------ Passage ------
If you glance in Webster’s dictionary, the term strong is defined as the capacity for exertion or endurance. When you state that someone is strong, it is often received as a proud statement or a compliment; however, over the last couple of years, African American women are choosing to redefine their strength.
When I was growing up my mom always would say that she was raising me to be a strong black woman and I didn’t realize later in my life I would loathe the term of “being a strong black woman”. As I begin to grow into my womanhood I embrace being a strong black woman and it became a badge of honor. Friends and family would be in awe of how strong I was when I went through traumatic challenges in my life. But it became a strain to carry the weight when everyone depended on me to be this superwoman. I became angry and hurt because I wasn’t asked about my well-being. I felt like people assumed I was doing well because I held on to being “a strong black woman.”
In 2018 after hitting burnout, I decided to slowly unravel the strong woman persona and release myself from the superwoman black girl syndrome. While saving everyone else, I didn’t realize I needed to save myself. Now in this new revolution of women taking back their power, making their voices heard, and standing up for their rights, we are redefining terms that have crippled our growth to become limitless.
Below are a couple of ways you can redefine the strong black woman dynamics:
- Ask For Help. If you need help, reach out to someone. Needing help doesn’t mean you are weak, but it means you are brave enough to trust someone with your vulnerability.
- You don’t have to be the strong one. If you are the only person in your group where everyone comes to you for strength, then find another circle. However, if you find that you like being the person everyone depends on, there may be deeper issues where seeking therapy is necessary.
- It’s okay to say you don’t know. People may identify you as a strong black woman because you seem to be the expert on everyone’s problems. It is okay to tell others that you don’t have the answer and for them to seek professional advice or help for their issues.
- Create a new narrative about “the strong black woman.” It is up to us to create new stories about a black women.
- Representation. You are your best representative as a person so make sure you are expressing yourself the way you want others to see you. (Think of adjectives beyond strong to describe yourself).
------ Supplied data ------
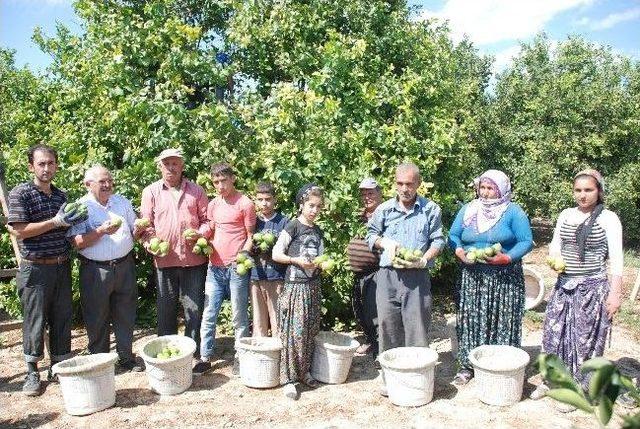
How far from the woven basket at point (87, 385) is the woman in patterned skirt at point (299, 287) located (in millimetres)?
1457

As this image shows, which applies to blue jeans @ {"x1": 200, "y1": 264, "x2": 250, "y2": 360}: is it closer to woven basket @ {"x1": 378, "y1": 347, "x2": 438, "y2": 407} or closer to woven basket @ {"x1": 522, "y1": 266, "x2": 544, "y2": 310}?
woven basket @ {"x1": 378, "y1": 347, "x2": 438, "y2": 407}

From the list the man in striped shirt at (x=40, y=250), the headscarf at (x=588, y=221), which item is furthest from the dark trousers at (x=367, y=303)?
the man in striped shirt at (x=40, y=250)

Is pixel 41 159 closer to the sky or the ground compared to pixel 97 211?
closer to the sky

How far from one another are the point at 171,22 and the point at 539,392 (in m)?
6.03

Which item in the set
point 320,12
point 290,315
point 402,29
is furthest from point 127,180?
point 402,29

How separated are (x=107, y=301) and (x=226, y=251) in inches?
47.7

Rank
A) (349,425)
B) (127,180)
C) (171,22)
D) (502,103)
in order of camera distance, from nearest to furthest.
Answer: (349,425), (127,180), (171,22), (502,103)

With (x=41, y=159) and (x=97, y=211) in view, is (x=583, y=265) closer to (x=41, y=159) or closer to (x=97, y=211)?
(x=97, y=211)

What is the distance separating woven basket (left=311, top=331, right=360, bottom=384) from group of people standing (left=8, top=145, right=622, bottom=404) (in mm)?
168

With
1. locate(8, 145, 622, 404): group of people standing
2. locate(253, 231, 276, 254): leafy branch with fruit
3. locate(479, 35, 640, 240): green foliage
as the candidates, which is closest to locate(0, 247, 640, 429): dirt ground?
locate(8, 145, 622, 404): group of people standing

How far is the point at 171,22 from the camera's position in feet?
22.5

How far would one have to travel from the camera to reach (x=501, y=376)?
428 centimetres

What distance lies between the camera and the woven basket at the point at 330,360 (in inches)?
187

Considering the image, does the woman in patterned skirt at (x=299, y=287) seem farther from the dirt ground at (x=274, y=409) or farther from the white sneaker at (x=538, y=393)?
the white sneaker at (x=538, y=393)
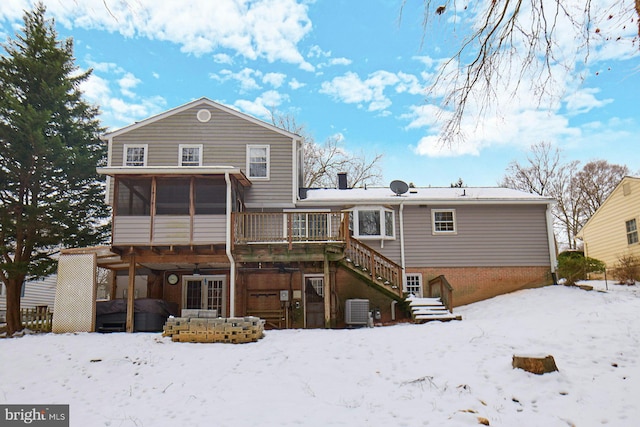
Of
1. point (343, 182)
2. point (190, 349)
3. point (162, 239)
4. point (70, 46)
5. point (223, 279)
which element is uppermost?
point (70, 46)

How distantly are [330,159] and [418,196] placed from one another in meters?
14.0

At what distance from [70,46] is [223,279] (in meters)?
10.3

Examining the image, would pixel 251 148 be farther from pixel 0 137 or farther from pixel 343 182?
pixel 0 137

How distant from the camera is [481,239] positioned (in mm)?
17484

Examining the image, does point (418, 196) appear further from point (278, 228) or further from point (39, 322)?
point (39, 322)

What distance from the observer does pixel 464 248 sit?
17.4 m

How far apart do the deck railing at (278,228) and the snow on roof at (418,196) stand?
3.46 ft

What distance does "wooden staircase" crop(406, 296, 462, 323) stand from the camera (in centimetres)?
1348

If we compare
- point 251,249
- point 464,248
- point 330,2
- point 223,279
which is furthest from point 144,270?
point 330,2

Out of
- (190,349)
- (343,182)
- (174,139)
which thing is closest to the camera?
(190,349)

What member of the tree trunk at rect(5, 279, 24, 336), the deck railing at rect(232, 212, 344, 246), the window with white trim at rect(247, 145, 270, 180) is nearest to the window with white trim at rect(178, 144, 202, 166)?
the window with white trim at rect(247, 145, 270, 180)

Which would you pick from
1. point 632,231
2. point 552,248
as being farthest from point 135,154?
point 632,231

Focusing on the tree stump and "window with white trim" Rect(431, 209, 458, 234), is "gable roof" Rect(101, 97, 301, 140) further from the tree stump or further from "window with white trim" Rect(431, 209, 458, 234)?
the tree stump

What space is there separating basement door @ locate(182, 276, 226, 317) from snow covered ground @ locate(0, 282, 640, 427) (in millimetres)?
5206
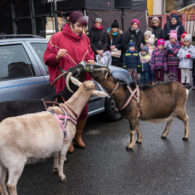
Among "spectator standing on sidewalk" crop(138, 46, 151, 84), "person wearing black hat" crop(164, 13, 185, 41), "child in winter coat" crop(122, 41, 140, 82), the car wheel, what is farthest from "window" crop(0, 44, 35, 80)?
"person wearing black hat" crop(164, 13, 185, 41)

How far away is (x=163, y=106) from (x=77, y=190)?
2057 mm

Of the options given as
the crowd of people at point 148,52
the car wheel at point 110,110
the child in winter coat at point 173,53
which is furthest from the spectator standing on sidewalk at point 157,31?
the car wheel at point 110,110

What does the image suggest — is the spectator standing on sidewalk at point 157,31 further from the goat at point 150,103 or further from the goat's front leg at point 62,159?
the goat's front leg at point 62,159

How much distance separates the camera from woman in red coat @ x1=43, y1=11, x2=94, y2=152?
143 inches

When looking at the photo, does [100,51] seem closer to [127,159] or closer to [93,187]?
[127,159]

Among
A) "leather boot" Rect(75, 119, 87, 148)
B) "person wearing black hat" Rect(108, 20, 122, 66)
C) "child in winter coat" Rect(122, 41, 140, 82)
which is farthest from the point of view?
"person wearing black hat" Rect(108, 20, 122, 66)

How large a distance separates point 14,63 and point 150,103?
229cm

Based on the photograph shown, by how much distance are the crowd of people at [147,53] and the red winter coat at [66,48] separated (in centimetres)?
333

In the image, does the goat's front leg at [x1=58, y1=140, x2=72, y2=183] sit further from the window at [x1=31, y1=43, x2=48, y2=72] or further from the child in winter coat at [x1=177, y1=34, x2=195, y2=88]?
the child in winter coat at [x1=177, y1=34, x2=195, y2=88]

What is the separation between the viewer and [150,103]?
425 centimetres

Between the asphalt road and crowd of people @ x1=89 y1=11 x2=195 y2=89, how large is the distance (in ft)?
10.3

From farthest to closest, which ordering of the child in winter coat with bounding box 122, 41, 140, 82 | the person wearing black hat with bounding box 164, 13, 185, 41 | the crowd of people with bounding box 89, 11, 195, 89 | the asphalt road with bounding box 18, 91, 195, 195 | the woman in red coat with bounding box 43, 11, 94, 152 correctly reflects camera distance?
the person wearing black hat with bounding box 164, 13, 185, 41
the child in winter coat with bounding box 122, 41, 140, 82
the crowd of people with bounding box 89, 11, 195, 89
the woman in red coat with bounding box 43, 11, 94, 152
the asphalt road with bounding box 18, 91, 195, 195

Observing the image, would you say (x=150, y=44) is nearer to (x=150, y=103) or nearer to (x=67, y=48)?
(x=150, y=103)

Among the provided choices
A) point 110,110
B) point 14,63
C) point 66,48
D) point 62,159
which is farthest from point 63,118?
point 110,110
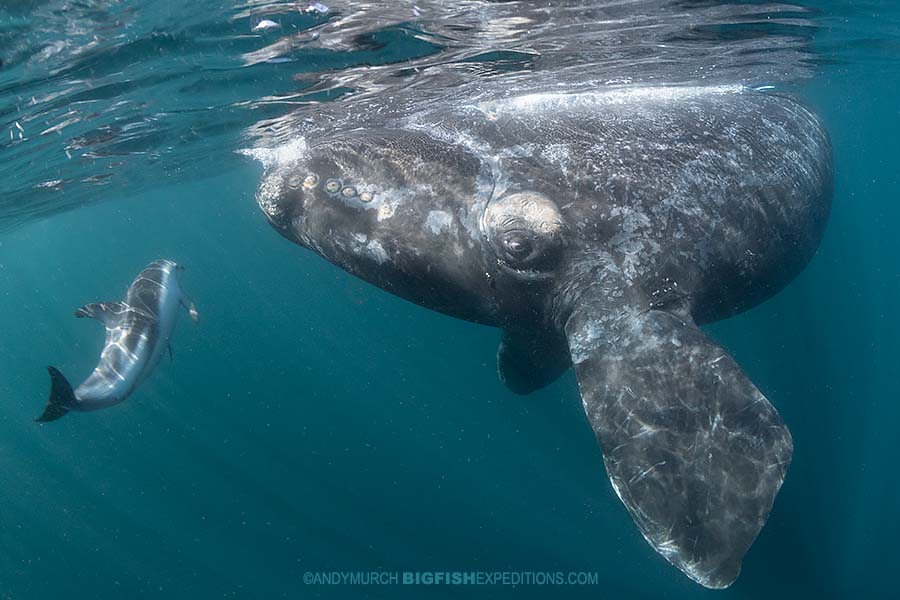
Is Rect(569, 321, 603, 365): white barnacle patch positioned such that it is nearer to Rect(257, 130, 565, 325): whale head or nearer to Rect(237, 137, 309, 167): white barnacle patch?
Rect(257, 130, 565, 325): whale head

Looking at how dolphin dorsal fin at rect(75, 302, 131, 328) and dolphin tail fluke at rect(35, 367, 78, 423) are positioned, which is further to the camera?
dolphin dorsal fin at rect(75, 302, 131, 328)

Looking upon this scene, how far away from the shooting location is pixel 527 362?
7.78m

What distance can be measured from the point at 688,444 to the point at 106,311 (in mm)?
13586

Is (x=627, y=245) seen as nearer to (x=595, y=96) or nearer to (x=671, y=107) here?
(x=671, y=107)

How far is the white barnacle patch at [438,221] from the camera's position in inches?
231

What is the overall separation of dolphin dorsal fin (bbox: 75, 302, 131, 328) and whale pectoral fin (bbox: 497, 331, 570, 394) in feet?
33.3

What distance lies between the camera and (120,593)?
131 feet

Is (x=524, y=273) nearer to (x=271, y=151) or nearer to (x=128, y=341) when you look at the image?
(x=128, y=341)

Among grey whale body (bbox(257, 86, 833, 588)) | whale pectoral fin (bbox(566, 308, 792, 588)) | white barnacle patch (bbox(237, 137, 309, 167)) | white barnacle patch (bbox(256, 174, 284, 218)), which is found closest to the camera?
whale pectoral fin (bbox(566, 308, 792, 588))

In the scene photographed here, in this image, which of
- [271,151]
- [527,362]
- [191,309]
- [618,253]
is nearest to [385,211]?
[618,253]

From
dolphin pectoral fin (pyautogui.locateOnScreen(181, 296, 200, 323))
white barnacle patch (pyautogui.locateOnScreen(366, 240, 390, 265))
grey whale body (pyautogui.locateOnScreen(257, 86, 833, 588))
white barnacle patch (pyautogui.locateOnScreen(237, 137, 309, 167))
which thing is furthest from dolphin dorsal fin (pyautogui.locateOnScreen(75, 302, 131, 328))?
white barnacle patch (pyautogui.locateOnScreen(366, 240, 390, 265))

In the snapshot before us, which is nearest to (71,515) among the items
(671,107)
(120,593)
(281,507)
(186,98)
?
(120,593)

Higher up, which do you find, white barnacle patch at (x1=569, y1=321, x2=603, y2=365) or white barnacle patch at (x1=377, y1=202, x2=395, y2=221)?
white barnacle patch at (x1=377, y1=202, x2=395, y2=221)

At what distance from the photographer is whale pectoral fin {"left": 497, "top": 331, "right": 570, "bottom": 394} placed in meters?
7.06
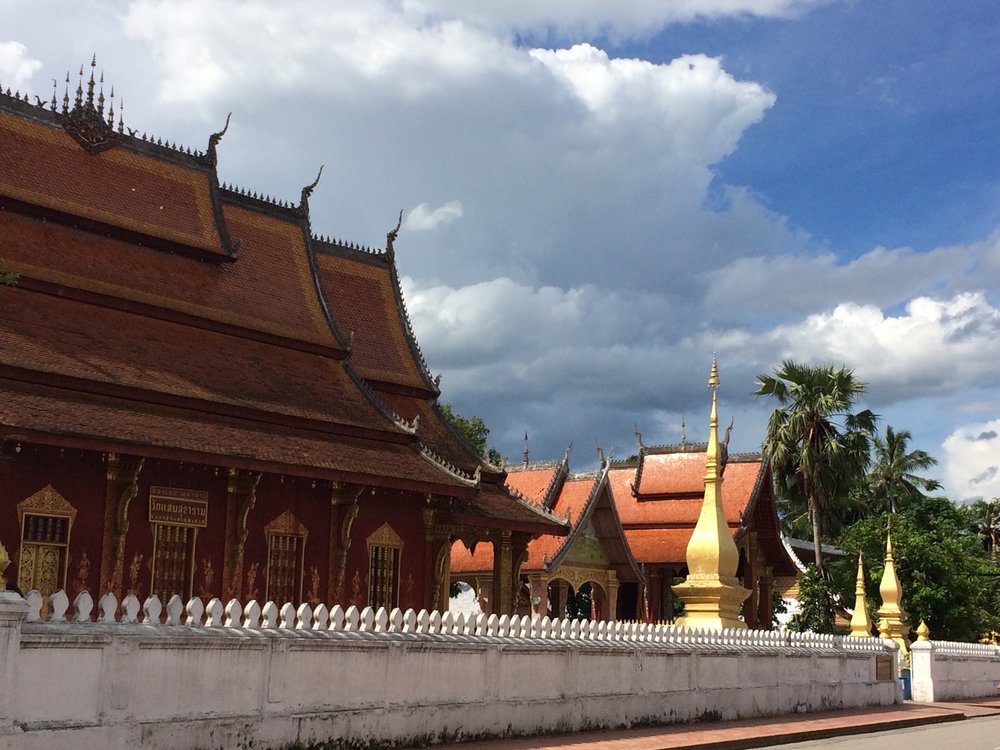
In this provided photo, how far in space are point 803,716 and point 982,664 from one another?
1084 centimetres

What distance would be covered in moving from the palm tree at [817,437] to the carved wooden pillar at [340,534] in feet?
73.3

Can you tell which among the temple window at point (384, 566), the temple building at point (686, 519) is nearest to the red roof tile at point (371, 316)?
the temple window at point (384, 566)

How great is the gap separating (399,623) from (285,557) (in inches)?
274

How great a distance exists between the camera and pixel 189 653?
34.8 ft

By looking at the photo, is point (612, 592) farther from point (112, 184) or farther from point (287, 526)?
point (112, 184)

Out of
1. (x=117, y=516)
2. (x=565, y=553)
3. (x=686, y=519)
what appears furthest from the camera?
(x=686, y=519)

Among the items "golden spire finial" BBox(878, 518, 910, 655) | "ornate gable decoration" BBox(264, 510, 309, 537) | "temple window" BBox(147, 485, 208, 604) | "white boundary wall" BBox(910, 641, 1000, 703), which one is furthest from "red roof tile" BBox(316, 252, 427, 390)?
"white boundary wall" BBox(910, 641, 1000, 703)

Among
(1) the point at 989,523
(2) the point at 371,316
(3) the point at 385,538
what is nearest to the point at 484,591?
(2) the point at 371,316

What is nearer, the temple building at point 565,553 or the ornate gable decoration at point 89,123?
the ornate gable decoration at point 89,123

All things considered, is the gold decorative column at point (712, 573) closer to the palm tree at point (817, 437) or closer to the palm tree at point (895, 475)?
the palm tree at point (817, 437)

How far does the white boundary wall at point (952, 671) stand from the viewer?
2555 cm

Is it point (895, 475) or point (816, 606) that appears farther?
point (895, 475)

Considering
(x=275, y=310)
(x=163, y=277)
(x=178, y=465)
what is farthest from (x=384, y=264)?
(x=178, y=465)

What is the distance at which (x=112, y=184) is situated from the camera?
------
**Exercise 1**
Answer these questions from the essay on redefining the strong black woman:
(a) How does Webster’s dictionary define the term strong?
(b) In what year did the writer begin to unravel the strong woman persona?
(c) What does needing help mean, according to the "Ask For Help" point?
**Exercise 2**
Translate this sentence from the essay into Spanish: "Needing help doesn’t mean you are weak, but it means you are brave enough to trust someone with your vulnerability."
The items play no part in this exercise.

**Expected output 1**
(a) The capacity for exertion or endurance.
(b) 2018.
(c) It means you are brave enough to trust someone with your vulnerability.

**Expected output 2**
Necesitar ayuda no significa que seas débil, sino que eres lo bastante valiente para confiarle a alguien tu vulnerabilidad.